======== Passage provided

They are as aurally as they are aesthetically pleasing; the logo typeface as iconic as the product itself.

Over the years, Orange has provided amplification for artists as diverse as Fleetwood Mac, James Brown, the Beach Boys, Tina Turner, Johnny Cash, Madonna, Slipknot, Kid Rock, and countless other up-and-comers and also-rans in between.

So it is little surprise that there is public desire and company inclination enough to see the release of a coffee table book dedicated to the brand.

The result is a 200-page flipbook, covered in luxurious orange velvet, which splits the Orange story into two parts – the building of the brand, and its various products and users – telling the tale through an archive of press cuttings, photographs and promotional material.

================
======== Entries shown

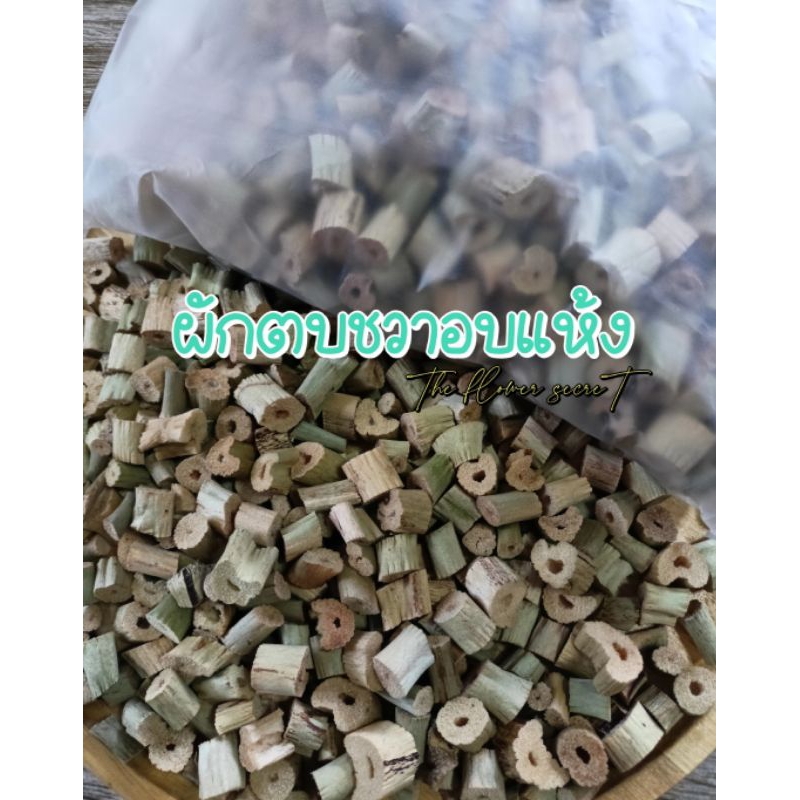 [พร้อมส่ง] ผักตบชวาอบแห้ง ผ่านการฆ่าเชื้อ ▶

================
======== Entries shown

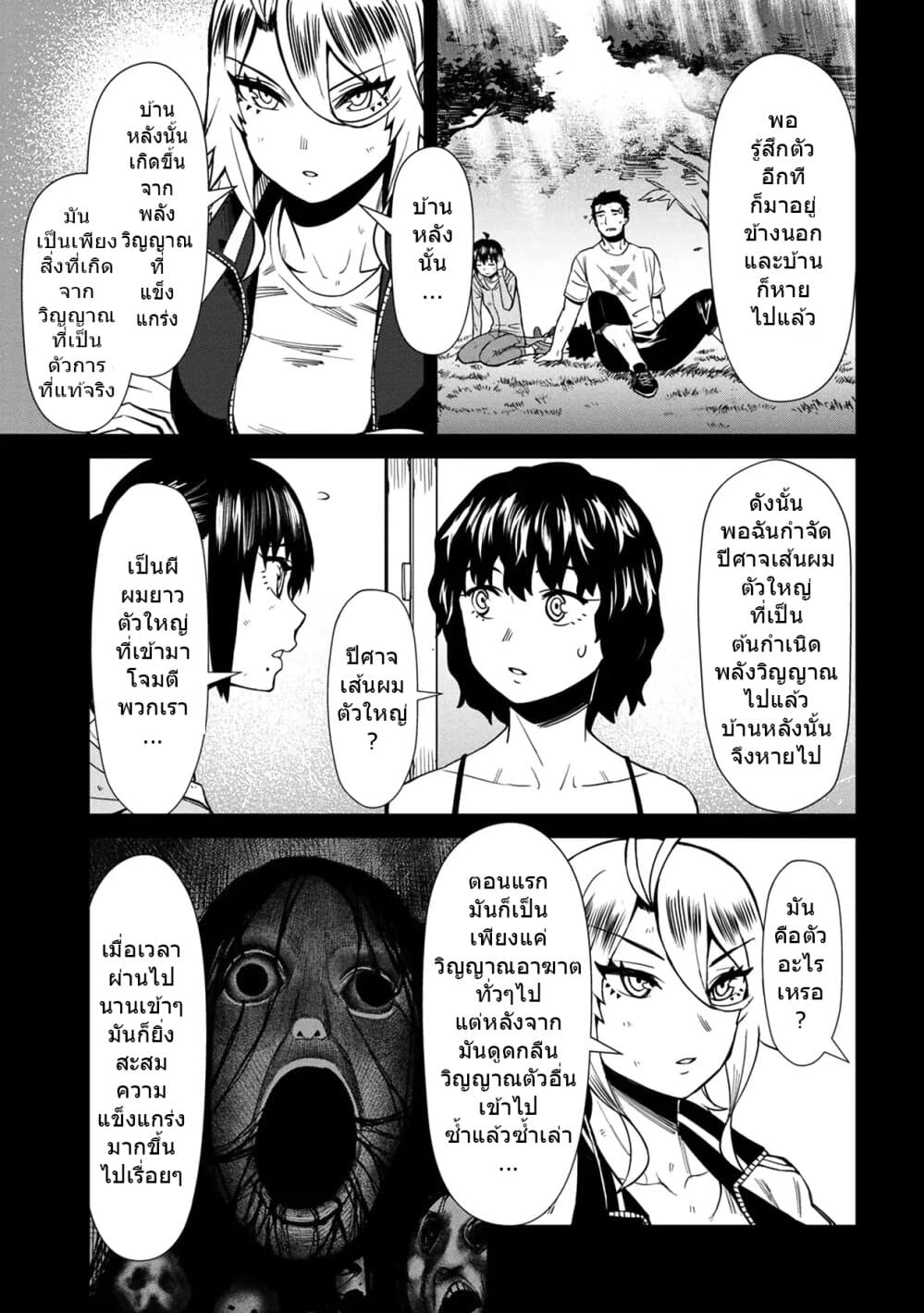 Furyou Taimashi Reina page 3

================
======== Entries shown

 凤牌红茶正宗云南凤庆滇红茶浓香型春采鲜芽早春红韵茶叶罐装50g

================

Directive 1:
Write out the Orange passage word for word, from "Over the years, Orange" up to and including "and promotional material.".
Directive 2:
In the Orange passage, what material covers the 200-page flipbook?
The records are separate material with no connection to the Orange passage.

Answer 1:
Over the years, Orange has provided amplification for artists as diverse as Fleetwood Mac, James Brown, the Beach Boys, Tina Turner, Johnny Cash, Madonna, Slipknot, Kid Rock, and countless other up-and-comers and also-rans in between.

So it is little surprise that there is public desire and company inclination enough to see the release of a coffee table book dedicated to the brand.

The result is a 200-page flipbook, covered in luxurious orange velvet, which splits the Orange story into two parts – the building of the brand, and its various products and users – telling the tale through an archive of press cuttings, photographs and promotional material.

Answer 2:
Luxurious orange velvet.